In terms of turnover, calculated in Eq. (17), the findings are surprising and novel. The table suggests that LASSO models without the turnover constraint have overall higher turnover than the standard model, except for the ML estimator. Merely in the case of the latter, LASSO reduces the turnover, a finding that coincides with those of, for example, Brodie et al. (2009). Moreover, the more efficient a variance estimation method, the larger is the relative increase of turnover due to the incorporated sparsity constraint as in (3).

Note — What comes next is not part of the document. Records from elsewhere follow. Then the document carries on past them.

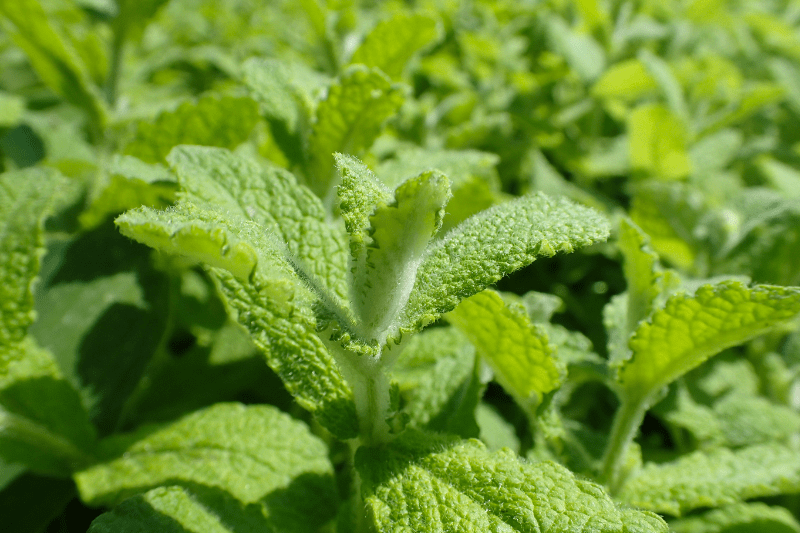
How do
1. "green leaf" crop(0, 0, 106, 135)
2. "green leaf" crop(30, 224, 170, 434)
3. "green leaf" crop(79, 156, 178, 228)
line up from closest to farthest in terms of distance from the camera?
1. "green leaf" crop(79, 156, 178, 228)
2. "green leaf" crop(30, 224, 170, 434)
3. "green leaf" crop(0, 0, 106, 135)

Only when introducing the stability constraint, as in model (7), does turnover vastly decrease to levels below that of the standard models. This holds true for all the variance estimators. To further support our findings and provide possible explanations, Fig. 2 provides an overview of the \(\delta\) values of the portfolios over time, demonstrating the variance estimation technique of Ledoit and Wolf (2017) as a benchmark.

Fig. 2
figure 2

Out-of-sample calculated \(\delta\) values for the GMV portfolio types over time, where variance is estimated following Ledoit and Wolf (2017)

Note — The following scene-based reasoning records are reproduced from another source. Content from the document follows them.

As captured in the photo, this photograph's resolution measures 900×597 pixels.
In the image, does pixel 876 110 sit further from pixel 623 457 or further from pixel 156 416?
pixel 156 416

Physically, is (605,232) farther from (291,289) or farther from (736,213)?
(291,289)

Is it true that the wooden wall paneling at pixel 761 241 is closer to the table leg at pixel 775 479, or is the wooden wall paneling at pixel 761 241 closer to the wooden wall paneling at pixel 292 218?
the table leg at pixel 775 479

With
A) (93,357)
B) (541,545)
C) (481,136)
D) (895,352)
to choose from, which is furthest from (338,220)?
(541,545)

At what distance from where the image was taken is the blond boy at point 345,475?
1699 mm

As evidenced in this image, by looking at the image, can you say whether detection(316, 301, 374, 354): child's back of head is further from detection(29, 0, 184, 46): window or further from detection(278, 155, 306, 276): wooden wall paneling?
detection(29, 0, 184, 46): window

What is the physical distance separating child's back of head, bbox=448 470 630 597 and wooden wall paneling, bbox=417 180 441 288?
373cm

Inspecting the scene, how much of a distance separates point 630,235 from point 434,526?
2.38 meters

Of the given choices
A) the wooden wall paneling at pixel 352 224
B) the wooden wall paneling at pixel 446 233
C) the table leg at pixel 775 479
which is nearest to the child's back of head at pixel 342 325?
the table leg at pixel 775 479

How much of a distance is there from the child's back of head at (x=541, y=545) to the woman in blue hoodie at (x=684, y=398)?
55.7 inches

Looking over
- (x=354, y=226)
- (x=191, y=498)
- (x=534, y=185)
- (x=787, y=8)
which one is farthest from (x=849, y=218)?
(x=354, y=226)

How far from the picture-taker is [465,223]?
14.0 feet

Figure 2a shows the calculated \(\delta\) values for the standard as well as the LASSO model over time. The parameter \(\delta\) in Eq. (5) corresponds to the sum of absolute portfolio weights. While this parameter can only be calculated afterward in the standard model, it is directly linked to the most influential tuning parameter in the LASSO model: the \(\lambda\) Lagrange parameter. \(\delta\) also provides information on the short-sale budget as well as practitioners’ investment rules, as shown by Zhao et al. (2019). Naturally, as represented by the black line of standard models’ \(\delta\), this parameter is stable over a few months but can have high fluctuations over years. In that sense, \(\delta\) varies between 2.5 and 5 throughout the whole out-of-sample period. The LASSO model, however, does not reveal such high levels of \(\delta\), and thus implies a lower short-sale budget than its standard counterpart. This can be seen by the orange dots, but even better by the blue line, which represents the simple moving average of 30 days for these orange dots. The moving average is only applied for visualization purposes to show the variation in \(\delta\).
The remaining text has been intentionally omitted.